§ **Supplied text**:
-- Opening Marker --
Processes, though operating in isolated virtual address spaces, often need to communicate with each other in controlled ways. This is what Inter-Process Communication (IPC) is about. We already saw simple examples of IPC in the form of process exit statuses last time. In addition, Linux provides other mechanisms for processes to communicate: they can read and write files on disk, or they can rely on a more efficient, in-memory streaming transport in the form of pipes.

The notion of multiple processes working together to achieve a goal shows up in many ways in your everday computing. Two key examples are:

Pipes

A pipe provides a unidirectional, in-order transport mechanism. A process can use a pipe to send data to itself, but a pipe is most powerful when combined with fork(), which allows it to be used for communication across parent and child processes.

Pipes are created using the pipe() system call. Each pipe has two user-facing file descriptors, corresponding to the read end and the write end of the pipe. File descriptors are identifiers that the kernel uses to keep track of open resources (such as files) used by user-space processes. User-space processes refer to these resources using integer file descriptor (FD) numbers; in the kernel, the FD numbers index into a FD table maintained for each process.

The signature of the pipe() system call looks like this:

int pipe(int pfd[2]);

It is the responsibility of the user-space process to allocate memory for the pfd array. The memory can be in a global variable, on the stack, or on the heap. This follows a general principle with Linux system calls: the memory that the kernel writes data or information to must be allocated by user-space and a valid pointer passed into the kernel.

A successful call to pipe() creates 2 file descriptors, placed in array pfd:

How do I remember which end is which?

The default file descriptors available to each process (stdin, stdout, and stderr) provide a useful mnemonic to remember which end of a pipe is the read end:

Data written to pfd[1] can be read from pfd[0].

Can a pipe be used bi-directionally?

The read end of the pipe can't be written, and the write end of the pipe can't be read. Attempting to read/write to the wrong end of the pipe will result in a system call error (the read() or write() call will return -1).

Let's look at a concrete example in selfpipe.cc:

int main() {
    int pfd[2];
    int r = pipe(pfd);
    assert(r == 0);

    char wbuf[BUFSIZ];
    sprintf(wbuf, "Hello from pid %d\n", getpid());

    ssize_t n = write(pfd[1], wbuf, strlen(wbuf));
    assert(n == (ssize_t) strlen(wbuf));

    char rbuf[BUFSIZ];
    n = read(pfd[0], rbuf, BUFSIZ);
    assert(n >= 0);
    rbuf[n] = 0;

    assert(strcmp(wbuf, rbuf) == 0);
    printf("Wrote %s", wbuf);
    printf("Read %s", rbuf);
}

This code (which doesn't contain fork()) creates a pipe, writes to it, and reads from it within a single process. We create a pipe, write to the pipe, and then read from the pipe. Finally, we assert that the string we get out of the pipe is the same string we wrote into the pipe.
-- Closing Marker --
[Captioned web images]
-- Opening Marker --
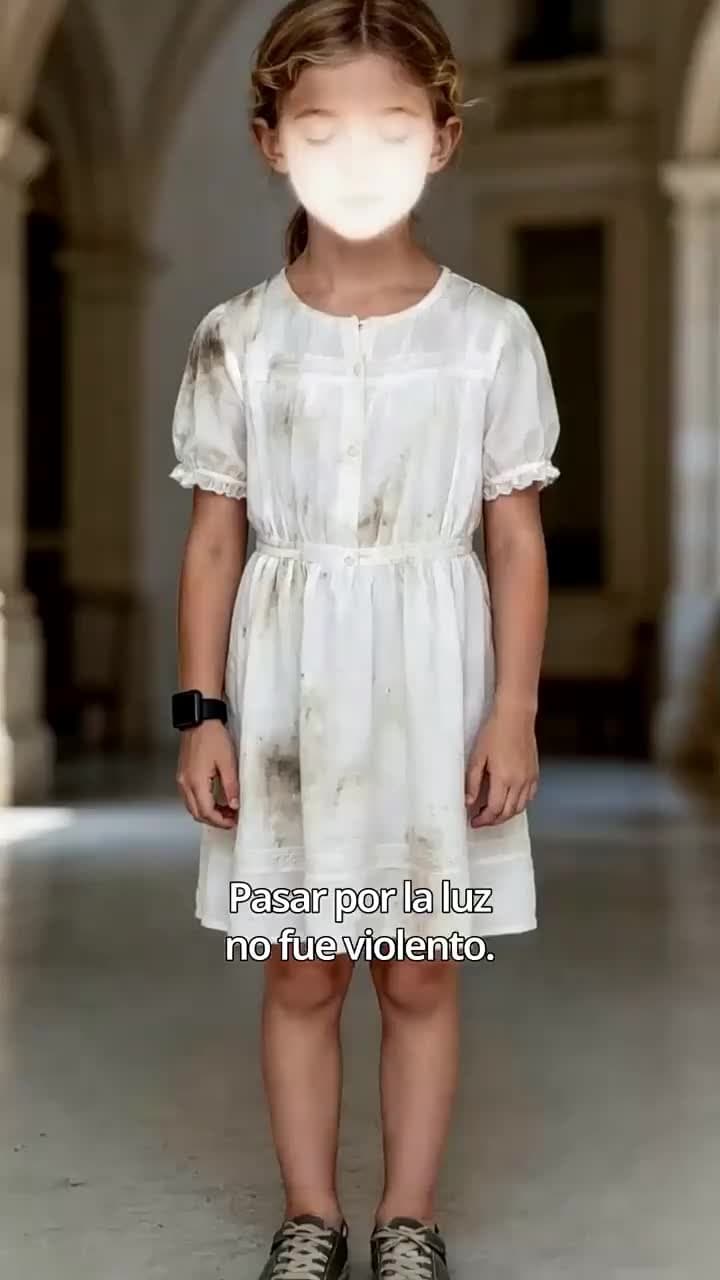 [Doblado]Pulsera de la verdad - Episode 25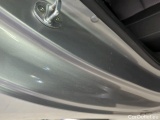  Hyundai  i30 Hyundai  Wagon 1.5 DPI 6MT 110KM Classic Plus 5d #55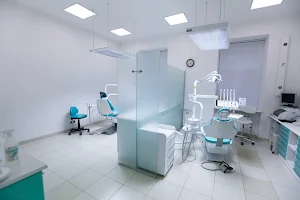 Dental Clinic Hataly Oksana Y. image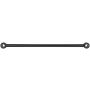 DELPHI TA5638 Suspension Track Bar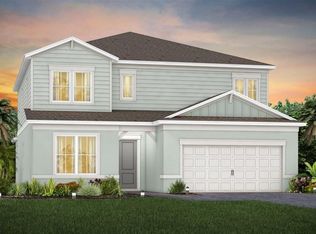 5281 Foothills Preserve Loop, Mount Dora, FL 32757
-- Closing Marker --
§ **Things to do**:
(a) Using the text on pipes, answer yes or no to whether each of the following statements agrees with it, and quote the deciding words: (i) The pipe() system call allocates the memory for the pfd array itself. (ii) Writing to the read end of a pipe causes the write() call to return -1. (iii) The example in selfpipe.cc calls fork().
(b) Transcribe the part of the text on pipes that opens with the words containing "It is the responsibility" and closes with "into the kernel.".

§ **Answers**:
(a)
(i) No: "It is the responsibility of the user-space process to allocate memory for the pfd array."
(ii) Yes: "Attempting to read/write to the wrong end of the pipe will result in a system call error (the read() or write() call will return -1)."
(iii) No: "This code (which doesn't contain fork())"

(b)
It is the responsibility of the user-space process to allocate memory for the pfd array. The memory can be in a global variable, on the stack, or on the heap. This follows a general principle with Linux system calls: the memory that the kernel writes data or information to must be allocated by user-space and a valid pointer passed into the kernel.